(N.): Vraag gesteld in 't Nederlands (Fr.): Vraag gesteld in 't Frans
Op 28 augustus maakten verschillende dagbladen gewag van de aarzeling van uw ministerie om, ingevolge de wet van april 1995, een Belgische pedofiel, aangehouden in Thailand, te vervolgen in België. De hiervoor gegeven verklaringen zijn van budgettaire aard.
De argumenten voor een dergelijk proces lijken me overtuigend en het is duidelijk dat de uiteindelijk toch beperkte kosten van een proces in België, op lange termijn tot aanzienlijke besparingen kunnen leiden vanwege het preventieve karakter ervan.

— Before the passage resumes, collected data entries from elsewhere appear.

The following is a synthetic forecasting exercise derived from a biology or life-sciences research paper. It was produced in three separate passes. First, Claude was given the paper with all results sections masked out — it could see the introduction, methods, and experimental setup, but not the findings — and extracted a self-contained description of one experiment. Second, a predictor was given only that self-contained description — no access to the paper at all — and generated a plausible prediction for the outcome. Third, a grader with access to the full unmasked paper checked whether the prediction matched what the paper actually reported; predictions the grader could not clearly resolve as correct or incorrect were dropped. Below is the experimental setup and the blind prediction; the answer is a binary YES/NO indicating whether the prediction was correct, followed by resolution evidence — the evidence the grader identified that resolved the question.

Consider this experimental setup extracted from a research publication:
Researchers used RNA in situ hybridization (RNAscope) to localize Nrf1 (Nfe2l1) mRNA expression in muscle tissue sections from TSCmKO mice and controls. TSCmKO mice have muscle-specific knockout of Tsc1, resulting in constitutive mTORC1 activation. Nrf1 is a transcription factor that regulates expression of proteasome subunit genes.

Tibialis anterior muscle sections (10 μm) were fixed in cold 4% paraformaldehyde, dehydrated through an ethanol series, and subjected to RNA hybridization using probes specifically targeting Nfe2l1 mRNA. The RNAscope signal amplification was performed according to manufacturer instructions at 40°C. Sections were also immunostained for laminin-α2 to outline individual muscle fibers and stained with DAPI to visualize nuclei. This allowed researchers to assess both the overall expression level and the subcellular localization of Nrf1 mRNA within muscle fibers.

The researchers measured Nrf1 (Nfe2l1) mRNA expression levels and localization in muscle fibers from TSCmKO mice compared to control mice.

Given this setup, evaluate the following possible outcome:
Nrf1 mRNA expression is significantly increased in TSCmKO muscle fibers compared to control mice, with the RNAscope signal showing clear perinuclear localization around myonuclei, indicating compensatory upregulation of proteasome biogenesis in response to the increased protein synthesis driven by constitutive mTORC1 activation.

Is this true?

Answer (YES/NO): NO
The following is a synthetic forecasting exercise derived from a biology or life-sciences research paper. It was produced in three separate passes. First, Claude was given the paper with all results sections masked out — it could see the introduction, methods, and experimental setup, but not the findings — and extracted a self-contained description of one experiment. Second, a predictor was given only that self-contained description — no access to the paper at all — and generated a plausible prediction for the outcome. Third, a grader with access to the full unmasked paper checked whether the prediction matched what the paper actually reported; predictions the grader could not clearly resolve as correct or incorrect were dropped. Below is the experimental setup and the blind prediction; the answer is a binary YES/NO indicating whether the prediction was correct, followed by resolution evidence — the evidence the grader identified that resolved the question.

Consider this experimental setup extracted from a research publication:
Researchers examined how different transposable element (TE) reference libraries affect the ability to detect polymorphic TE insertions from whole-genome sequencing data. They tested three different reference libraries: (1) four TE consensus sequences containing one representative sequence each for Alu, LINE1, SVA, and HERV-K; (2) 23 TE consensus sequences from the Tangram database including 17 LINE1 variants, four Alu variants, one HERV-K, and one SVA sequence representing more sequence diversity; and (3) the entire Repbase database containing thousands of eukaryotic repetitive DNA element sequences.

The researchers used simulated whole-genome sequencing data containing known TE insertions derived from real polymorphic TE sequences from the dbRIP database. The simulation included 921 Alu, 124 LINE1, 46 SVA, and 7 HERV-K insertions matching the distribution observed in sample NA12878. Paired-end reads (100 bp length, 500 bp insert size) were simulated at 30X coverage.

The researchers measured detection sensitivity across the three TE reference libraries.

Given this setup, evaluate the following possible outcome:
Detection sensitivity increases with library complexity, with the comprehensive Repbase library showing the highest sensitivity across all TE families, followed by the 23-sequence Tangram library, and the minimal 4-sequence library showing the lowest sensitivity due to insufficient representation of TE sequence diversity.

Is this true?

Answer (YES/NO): NO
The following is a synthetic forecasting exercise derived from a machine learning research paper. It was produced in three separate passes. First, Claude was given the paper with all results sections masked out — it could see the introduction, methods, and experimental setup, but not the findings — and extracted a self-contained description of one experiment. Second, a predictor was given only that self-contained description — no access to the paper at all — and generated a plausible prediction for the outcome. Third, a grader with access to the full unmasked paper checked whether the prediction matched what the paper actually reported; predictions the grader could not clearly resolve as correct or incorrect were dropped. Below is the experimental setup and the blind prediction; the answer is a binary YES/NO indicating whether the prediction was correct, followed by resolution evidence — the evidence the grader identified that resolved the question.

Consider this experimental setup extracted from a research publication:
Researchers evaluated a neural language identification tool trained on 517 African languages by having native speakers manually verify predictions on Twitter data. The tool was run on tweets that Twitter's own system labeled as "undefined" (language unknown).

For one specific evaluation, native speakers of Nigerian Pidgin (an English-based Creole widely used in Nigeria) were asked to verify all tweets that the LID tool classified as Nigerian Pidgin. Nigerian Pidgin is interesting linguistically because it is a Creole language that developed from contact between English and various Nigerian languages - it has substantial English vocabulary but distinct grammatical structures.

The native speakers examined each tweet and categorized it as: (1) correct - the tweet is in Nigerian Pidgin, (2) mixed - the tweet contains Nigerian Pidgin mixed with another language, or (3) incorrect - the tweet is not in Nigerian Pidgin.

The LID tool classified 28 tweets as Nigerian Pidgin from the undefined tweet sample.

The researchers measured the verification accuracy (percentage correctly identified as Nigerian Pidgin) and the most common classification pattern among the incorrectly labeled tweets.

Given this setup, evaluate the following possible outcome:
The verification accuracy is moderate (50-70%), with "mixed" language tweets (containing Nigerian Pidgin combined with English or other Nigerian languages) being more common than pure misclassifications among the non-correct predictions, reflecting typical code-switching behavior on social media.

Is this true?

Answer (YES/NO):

1. Wat is uw precieze stellingname in dit dossier ?
2. Is het de bedoeling deze persoon te vervolgen en hiervoor de nodige fondsen vrij te maken ?
Antwoord : 1. Mijn departement heeft geen bevoegdheid om zich over de opportuniteit en de modaliteiten van eender welke gerechtelijke vervolging uit te spreken. De kosten van gerechtelijke samenwerking, bijvoorbeeld van een rogatoire commissie gericht aan het buitenland, vallen niet ten laste van het ministerie van Buitenlandse Zaken.
De krantenartikels waarvan sprake gebruiken de uitspraken van een NGO-vertegenwoordiger als bron. Het ministerie werd over deze materie niet rechtstreeks door de pers ondervraagd.
2. De tweede vraag valt onder de bevoegdheid van de gerechtelijke overheid.